▶ [Description of the task] In the post on chapter one of Knowing God, which three persons are named as being within the Godhead?

▶ [Source passage]

++++++++++

Knowing God, Chapter One — The Study of God
// June 12th, 2009 // Comments Off // Books, Knowing God - J.I. Packer
Current Mood:
Happy
I’ve had this book for YEARS, and I’ve never made it all the way through. That’s not the fault of the author; I just have ADD when it comes to books, especially theological ones. I read some of this, some of that and then back to some of this. As I’ll be going back to school this fall, I’m trying to discipline myself as far as reading and Bible study go. So here I am, starting this excellent book again.
In Chapter one, Packer establishes that the study of God is CRUCIAL for everyone:
Knowing about God is crucially important for the living of our lives.….we are cruel to ourselves if we try to live in the world without knowing about the God whose world it is and who runs it. Disregard the study of God and you sentence yourself to stumble and blunder through life blindfolded, as it were, with no sense of direction and no understanding of what surrounds you. This way you can waste your life and lose your soul.
He then provides five basic truths that Christians know about God as a guide on our journey of studying God:
1. God has spoken to man, and the Bible is his Word, given to us to make us wise unto salvation.
2. God is Lord and King over his world; he rules all things for his own glory, displaying his perfections in all that he does, in order that men and angels may worship and adore him.
3. God is Savior, active in sovereign love through the Lord Jesus Christ to rescue believers from the guilt and power of sin, to adopt them as his children and to bless them accordingly.
4. God is triune; there are within the Godhead three persons, the Father, the Son, and the Holy Spirit, and the work of salvation is one in which all three act together, the Father purposing redemption, the Son securing it, and the Spirit applying it.
5. Godliness means responding to God’s revelation in trust and obedience, faith and worship, prayer and praise, submission and service. Life must be seen and lived in light of God’s Word. This, and nothing else, is true religion.
He then goes on to inform the reader of the themes that this journey will consist of:
The Godhead of God: the qualities of deity which set God apart from humans and mark the difference and distance between the Creator and his creatures. Such qualitities as his self-self existence, his infinity, his eternity, his unchangeableness.

++++++++++

Entries drawn from a collection:

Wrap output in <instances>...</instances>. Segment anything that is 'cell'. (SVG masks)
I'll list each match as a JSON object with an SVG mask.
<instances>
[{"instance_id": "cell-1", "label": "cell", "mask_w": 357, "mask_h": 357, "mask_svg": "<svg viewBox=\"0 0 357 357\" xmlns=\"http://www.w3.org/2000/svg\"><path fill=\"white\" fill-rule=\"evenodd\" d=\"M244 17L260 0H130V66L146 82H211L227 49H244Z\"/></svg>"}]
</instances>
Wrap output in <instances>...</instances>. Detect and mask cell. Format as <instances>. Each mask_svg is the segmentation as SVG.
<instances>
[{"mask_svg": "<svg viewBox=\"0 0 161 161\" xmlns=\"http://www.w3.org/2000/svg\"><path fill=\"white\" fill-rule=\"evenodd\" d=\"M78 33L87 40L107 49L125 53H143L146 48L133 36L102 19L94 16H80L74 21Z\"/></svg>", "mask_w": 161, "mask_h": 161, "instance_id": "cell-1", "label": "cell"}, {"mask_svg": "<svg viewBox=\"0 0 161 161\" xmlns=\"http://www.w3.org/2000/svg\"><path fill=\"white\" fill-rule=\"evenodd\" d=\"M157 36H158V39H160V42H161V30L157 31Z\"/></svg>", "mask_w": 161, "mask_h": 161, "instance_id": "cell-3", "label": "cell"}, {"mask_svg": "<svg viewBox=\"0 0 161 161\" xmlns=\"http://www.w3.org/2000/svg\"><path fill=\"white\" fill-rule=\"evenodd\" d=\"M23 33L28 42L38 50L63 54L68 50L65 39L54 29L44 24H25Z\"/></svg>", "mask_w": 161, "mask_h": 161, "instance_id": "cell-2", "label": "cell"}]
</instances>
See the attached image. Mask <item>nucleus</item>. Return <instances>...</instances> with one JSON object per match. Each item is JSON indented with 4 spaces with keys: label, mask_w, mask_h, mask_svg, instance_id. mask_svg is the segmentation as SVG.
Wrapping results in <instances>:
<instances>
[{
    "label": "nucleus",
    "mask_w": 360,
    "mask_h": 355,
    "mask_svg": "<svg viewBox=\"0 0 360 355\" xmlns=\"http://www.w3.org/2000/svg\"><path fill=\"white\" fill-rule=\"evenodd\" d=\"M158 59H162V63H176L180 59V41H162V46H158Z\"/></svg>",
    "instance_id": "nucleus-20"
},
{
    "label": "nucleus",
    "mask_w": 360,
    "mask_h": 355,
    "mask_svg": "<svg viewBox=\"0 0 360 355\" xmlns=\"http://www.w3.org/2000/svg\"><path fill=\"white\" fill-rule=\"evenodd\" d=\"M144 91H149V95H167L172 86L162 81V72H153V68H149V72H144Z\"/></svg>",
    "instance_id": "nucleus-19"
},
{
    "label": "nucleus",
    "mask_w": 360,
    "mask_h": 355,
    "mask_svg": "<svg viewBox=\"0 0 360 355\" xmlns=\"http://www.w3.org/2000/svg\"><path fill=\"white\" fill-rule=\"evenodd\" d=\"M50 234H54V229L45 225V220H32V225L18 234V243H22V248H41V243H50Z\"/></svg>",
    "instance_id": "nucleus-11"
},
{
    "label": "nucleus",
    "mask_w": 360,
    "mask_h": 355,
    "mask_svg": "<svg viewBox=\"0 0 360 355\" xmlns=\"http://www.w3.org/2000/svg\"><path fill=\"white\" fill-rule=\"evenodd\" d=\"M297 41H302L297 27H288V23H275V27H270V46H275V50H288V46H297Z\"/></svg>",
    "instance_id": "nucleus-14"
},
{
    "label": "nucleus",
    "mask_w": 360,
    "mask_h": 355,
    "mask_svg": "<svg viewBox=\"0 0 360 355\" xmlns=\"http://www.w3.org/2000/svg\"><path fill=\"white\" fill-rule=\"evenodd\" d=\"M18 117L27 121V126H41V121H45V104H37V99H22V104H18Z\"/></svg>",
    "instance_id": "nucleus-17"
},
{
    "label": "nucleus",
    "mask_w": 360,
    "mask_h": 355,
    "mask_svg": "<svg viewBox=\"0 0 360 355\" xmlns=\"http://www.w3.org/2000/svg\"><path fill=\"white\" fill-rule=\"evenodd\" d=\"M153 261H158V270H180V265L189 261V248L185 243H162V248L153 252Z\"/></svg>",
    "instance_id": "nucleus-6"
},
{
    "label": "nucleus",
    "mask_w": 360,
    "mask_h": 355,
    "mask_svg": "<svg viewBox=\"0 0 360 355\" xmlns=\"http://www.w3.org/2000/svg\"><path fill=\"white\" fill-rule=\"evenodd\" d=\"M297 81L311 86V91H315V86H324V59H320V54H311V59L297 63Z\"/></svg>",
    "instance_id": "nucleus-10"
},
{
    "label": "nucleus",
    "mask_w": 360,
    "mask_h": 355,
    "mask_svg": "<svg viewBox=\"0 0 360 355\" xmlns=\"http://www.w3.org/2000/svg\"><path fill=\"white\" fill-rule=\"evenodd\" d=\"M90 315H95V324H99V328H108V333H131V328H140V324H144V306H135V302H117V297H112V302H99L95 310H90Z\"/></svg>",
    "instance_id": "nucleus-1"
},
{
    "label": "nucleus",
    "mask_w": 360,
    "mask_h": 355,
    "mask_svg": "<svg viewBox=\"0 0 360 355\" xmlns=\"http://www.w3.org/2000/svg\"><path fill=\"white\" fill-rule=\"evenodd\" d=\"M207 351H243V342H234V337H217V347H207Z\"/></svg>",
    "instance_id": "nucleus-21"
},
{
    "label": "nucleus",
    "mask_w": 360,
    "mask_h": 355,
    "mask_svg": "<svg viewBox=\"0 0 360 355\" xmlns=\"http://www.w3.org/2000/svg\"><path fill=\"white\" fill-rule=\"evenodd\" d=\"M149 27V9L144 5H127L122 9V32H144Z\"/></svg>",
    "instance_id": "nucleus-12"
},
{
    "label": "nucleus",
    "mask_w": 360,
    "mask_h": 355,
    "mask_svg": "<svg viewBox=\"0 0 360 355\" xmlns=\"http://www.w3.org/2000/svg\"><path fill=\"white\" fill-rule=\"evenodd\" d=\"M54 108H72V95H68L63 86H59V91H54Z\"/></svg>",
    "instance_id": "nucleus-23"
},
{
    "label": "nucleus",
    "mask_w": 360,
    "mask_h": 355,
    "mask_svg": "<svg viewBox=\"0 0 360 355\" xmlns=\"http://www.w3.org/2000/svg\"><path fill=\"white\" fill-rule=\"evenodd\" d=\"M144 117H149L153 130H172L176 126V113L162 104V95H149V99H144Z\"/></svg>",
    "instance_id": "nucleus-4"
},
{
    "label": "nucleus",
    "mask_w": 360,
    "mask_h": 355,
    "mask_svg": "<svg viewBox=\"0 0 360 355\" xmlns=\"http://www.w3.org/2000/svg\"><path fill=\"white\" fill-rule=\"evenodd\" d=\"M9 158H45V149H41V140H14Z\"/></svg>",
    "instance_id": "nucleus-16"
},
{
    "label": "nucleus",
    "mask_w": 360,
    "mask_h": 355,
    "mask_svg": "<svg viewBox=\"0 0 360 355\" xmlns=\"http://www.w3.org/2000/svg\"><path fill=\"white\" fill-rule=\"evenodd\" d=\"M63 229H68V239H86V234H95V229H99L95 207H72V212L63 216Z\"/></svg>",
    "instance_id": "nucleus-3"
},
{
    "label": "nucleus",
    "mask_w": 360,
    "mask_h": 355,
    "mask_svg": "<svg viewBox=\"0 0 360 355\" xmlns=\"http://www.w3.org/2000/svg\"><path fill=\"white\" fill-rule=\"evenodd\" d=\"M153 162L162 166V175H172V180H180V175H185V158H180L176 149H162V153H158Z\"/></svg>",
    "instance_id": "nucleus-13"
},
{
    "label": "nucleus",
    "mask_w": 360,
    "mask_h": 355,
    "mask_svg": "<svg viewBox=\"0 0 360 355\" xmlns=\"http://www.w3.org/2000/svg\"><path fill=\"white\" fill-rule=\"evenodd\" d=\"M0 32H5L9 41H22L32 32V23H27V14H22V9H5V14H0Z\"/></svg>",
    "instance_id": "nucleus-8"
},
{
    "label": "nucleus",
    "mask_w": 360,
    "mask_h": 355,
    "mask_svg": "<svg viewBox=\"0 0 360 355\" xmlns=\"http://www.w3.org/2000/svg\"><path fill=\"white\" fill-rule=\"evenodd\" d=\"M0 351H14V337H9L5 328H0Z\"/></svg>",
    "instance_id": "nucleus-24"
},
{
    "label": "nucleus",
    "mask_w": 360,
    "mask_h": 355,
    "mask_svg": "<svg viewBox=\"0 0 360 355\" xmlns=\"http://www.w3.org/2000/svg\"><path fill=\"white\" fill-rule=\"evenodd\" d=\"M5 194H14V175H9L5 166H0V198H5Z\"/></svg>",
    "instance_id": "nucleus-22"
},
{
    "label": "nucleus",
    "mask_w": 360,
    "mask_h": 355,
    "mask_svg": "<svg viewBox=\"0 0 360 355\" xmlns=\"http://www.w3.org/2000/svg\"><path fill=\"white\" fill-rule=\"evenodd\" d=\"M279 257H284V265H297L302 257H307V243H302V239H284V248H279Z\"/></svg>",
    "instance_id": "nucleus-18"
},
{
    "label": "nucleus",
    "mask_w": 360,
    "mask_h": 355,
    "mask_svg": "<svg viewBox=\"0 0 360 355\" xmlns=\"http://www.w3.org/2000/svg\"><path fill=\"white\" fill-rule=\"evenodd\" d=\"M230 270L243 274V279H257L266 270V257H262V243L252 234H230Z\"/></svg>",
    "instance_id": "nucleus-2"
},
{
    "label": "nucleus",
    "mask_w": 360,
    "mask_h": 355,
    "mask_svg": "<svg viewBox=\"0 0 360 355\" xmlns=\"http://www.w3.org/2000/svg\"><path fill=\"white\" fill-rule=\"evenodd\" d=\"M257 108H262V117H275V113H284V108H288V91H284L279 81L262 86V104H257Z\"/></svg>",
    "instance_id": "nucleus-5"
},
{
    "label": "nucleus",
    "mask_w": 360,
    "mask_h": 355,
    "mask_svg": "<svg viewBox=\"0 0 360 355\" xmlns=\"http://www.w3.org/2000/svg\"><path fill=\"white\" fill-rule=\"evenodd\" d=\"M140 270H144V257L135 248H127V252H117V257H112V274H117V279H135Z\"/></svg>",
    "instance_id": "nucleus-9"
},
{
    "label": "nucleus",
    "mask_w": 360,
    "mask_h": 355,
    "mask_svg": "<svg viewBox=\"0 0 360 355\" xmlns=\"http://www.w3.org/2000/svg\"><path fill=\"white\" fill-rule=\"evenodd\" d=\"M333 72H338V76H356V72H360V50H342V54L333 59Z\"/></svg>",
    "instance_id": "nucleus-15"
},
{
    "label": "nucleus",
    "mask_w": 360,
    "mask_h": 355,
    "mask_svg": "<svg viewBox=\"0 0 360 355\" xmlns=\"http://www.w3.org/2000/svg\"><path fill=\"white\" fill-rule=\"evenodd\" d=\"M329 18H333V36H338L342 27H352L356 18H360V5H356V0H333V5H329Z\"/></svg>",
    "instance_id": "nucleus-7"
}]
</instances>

++++++++++

▶ [Solution for this task] The Father, the Son, and the Holy Spirit.